- [Try it]
Wherever a line holds the word "Connochaetes", copy that line from the data.

[[ Source material, beginning ]]

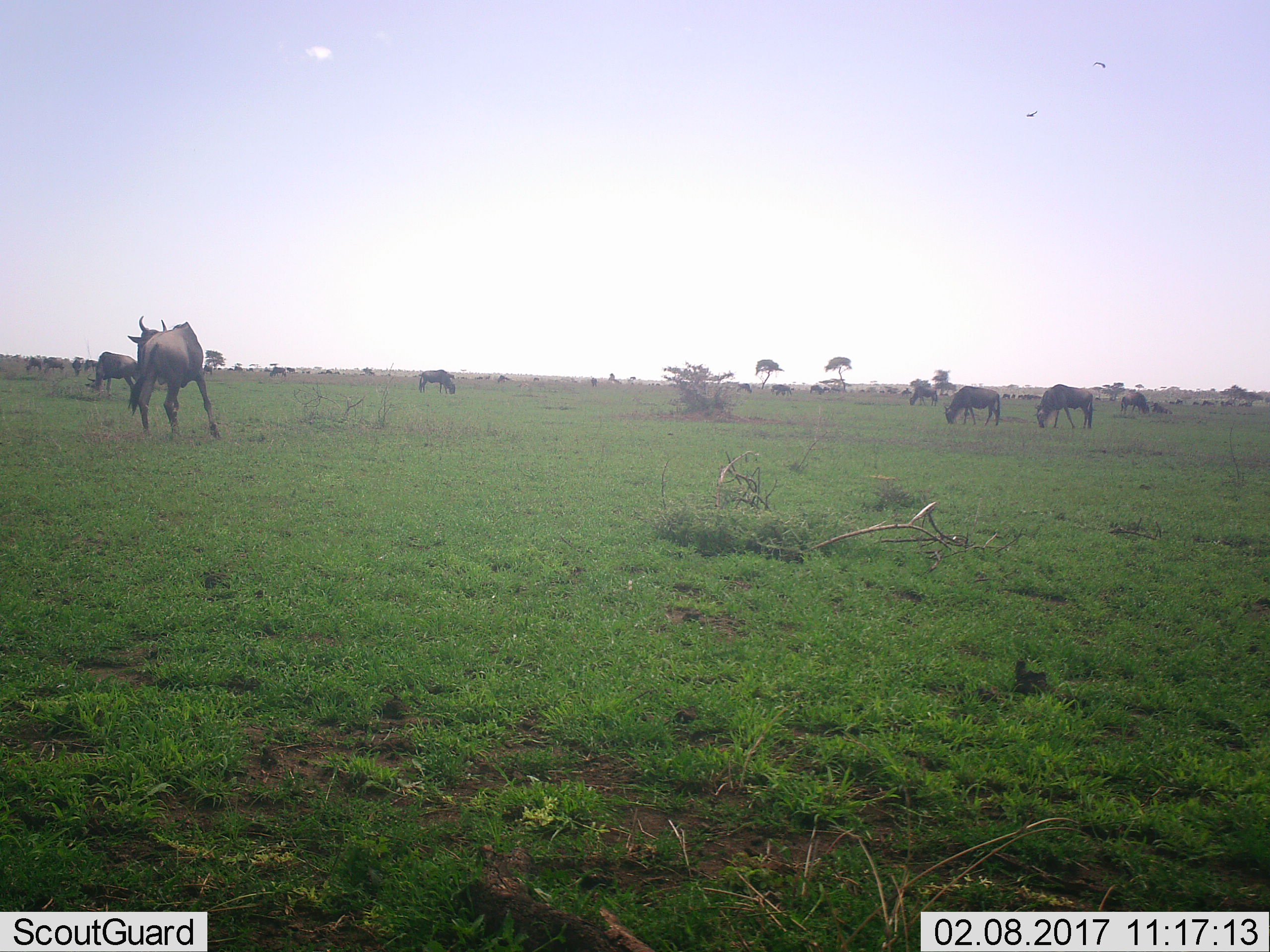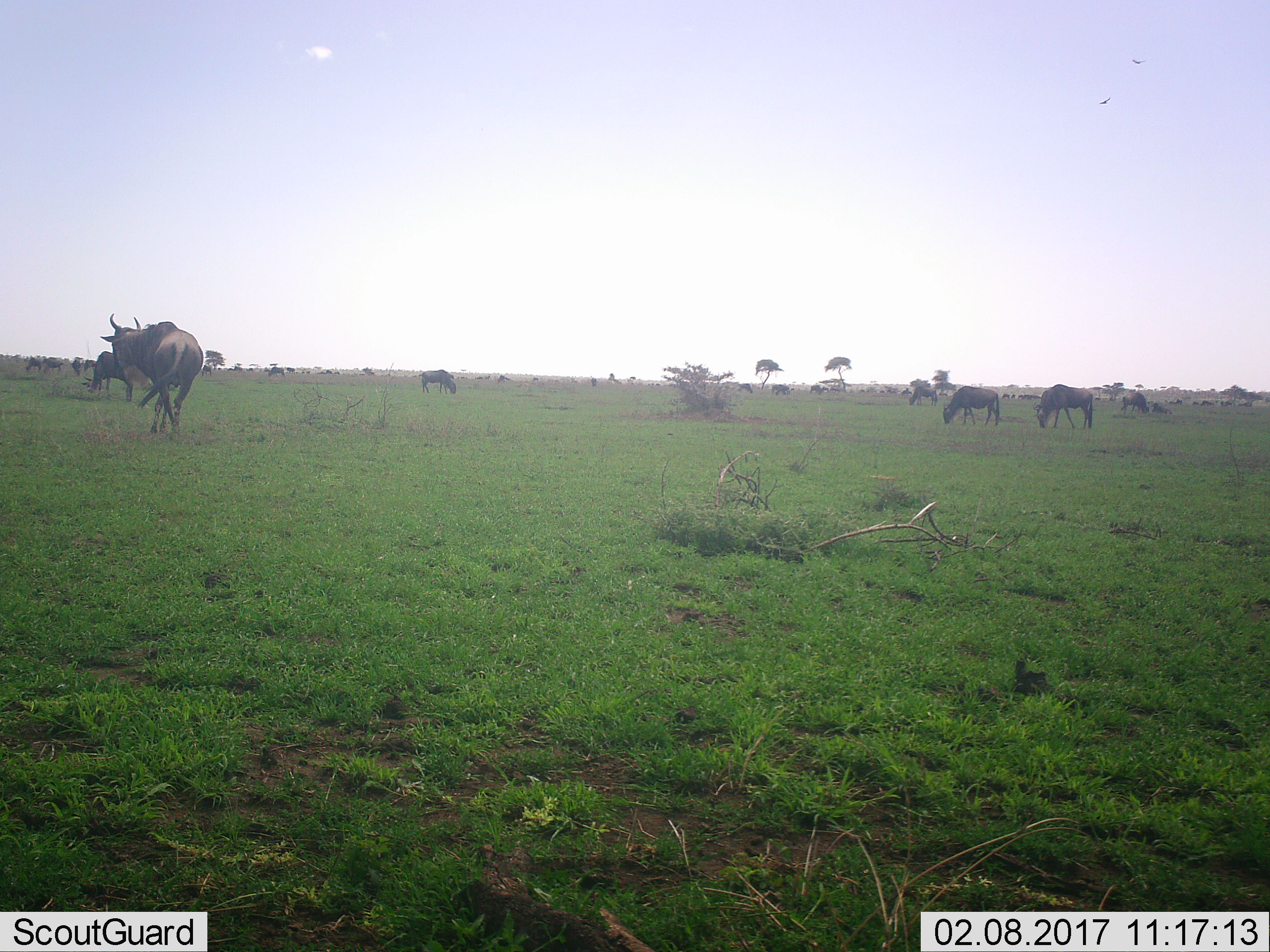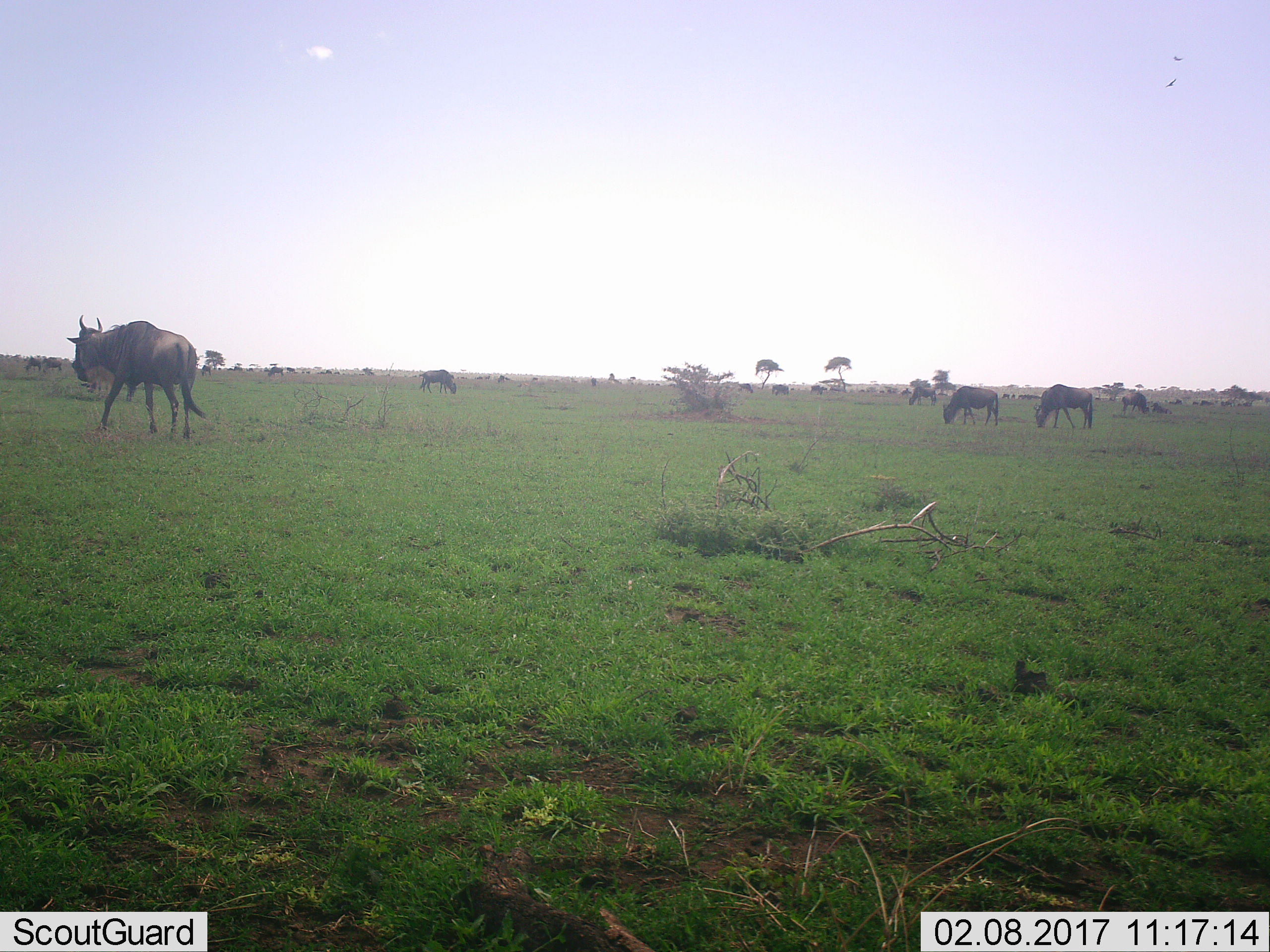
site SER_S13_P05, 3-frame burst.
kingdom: Animalia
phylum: Chordata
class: Mammalia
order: Artiodactyla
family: Bovidae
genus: Connochaetes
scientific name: Connochaetes taurinus taurinus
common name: blue wildebeest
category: wildebeestblue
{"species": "wildebeestblue (blue wildebeest) (Connochaetes taurinus taurinus)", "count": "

[[ Source material, end ]]

- [Exercise output]
genus: Connochaetes
scientific name: Connochaetes taurinus taurinus
{"species": "wildebeestblue (blue wildebeest) (Connochaetes taurinus taurinus)", "count": "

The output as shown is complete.